Open AI isn't ready to play "spot the AI image"
AI detector tool for Dall-E 3 exists, but OpenAI is not ready to show it to the world. The tool has higher accuracy compared to previous attempts but has not met OpenAI's high standards for reliability.
What's going on here?
OpenAI is debating when to release a tool that can detect if an image was made by their AI art generator DALL-E 3.
What does this mean?
OpenAI's image classifier is 99% accurate on unmodified DALL-E 3 images. It remains over 95% accurate even if the image is cropped, resized, compressed or overlaid with minor text or cutouts.
For comparison, the text classifier’s accuracy ranged about 30% for multiple factors.

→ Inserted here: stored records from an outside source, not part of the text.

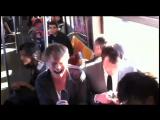 Парни отжигают на айфонах в метро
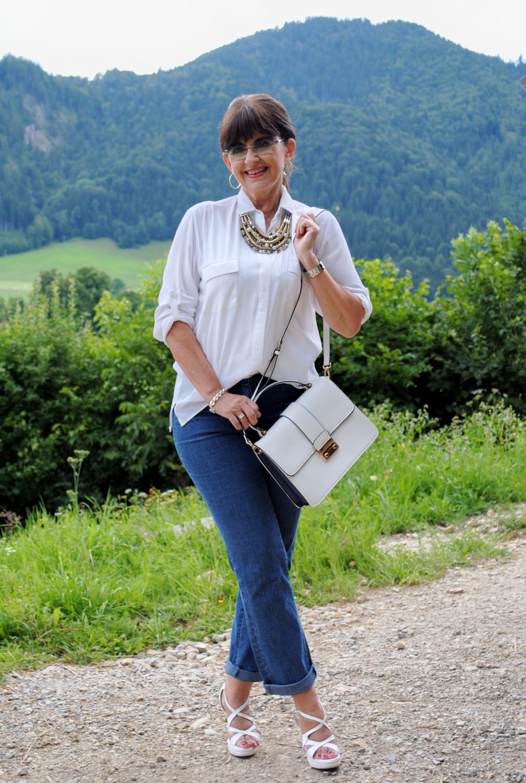 weiße Bluse mit Kette und Jeans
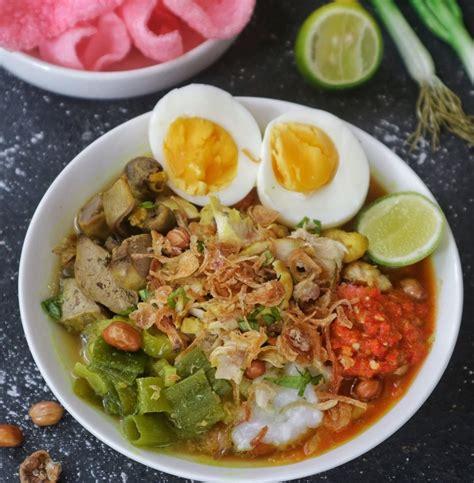 Sambal pecak sering disajikan dengan lauk pauk seperti ayam goreng dan ikan goreng. Resep Bubur Ayam Khas Cianjur - Dreamoia.com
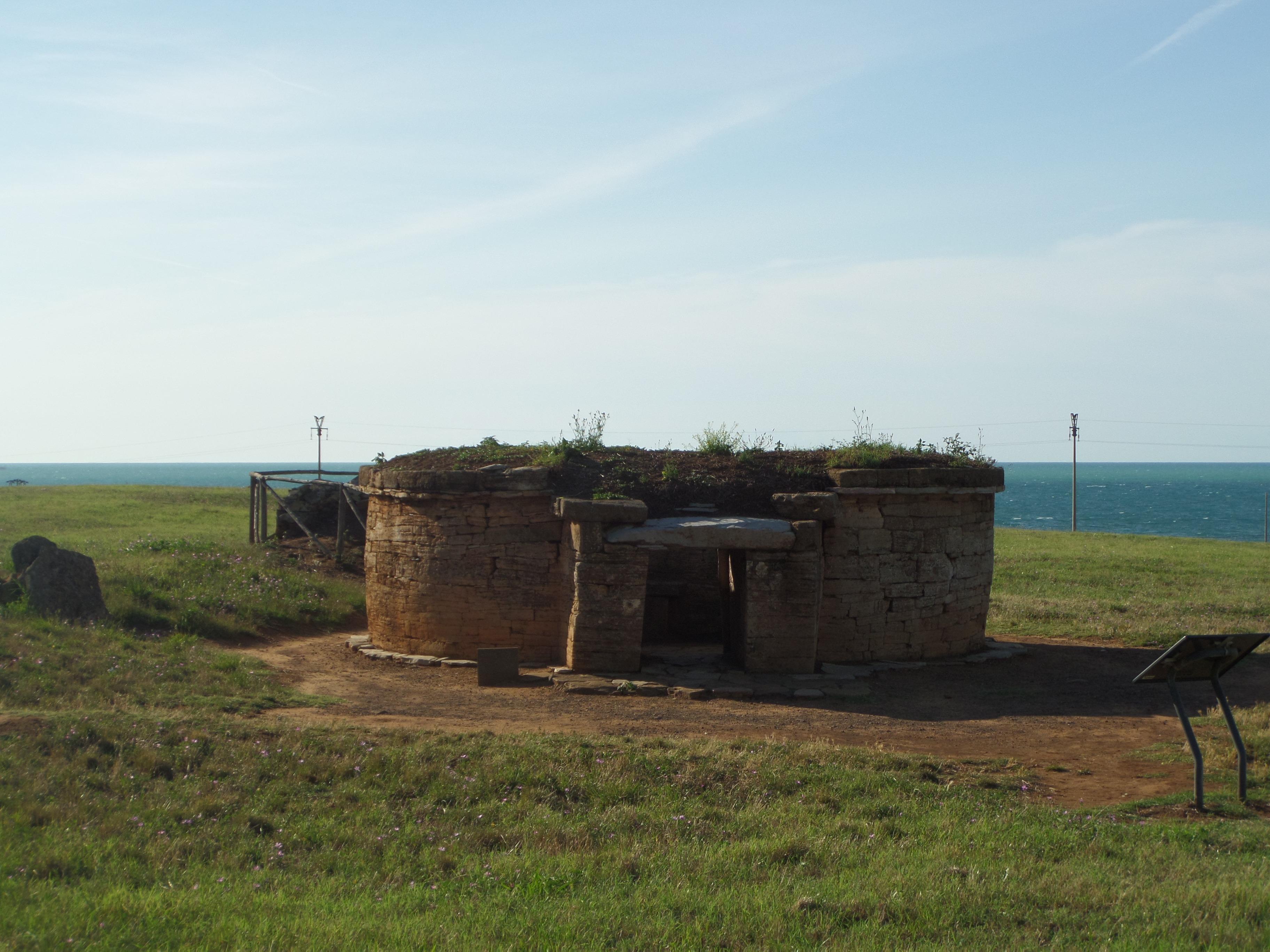 La tipica tomba circolare Etrusca visibile nel Parco Archeologico di Baratti e Populonia in Toscana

A couple of months after release, Open AI took the text classifier offline.
Now, OpenAI is unsure what threshold of accuracy is sufficient before releasing the tool publicly. Their current focus is Dall-E 3 generate images only but even then, the further the human edits it, the harder it becomes to catch.
Why should I care?
On one hand, the tool could help detect harmful deepfakes and AI art theft. But if the accuracy isn't near perfect, it risks unfairly labelling human-made art as AI-generated.
OpenAI wants to avoid a repeat of the controversy around their previous AI text classifier tool which was criticized for low accuracy. They are being cautious and soliciting input from impacted communities like artists.
To add, the core philosophical question is, at what point does an image created with AI but subsequently edited stop being considered AI-generated? No easy answers to that one.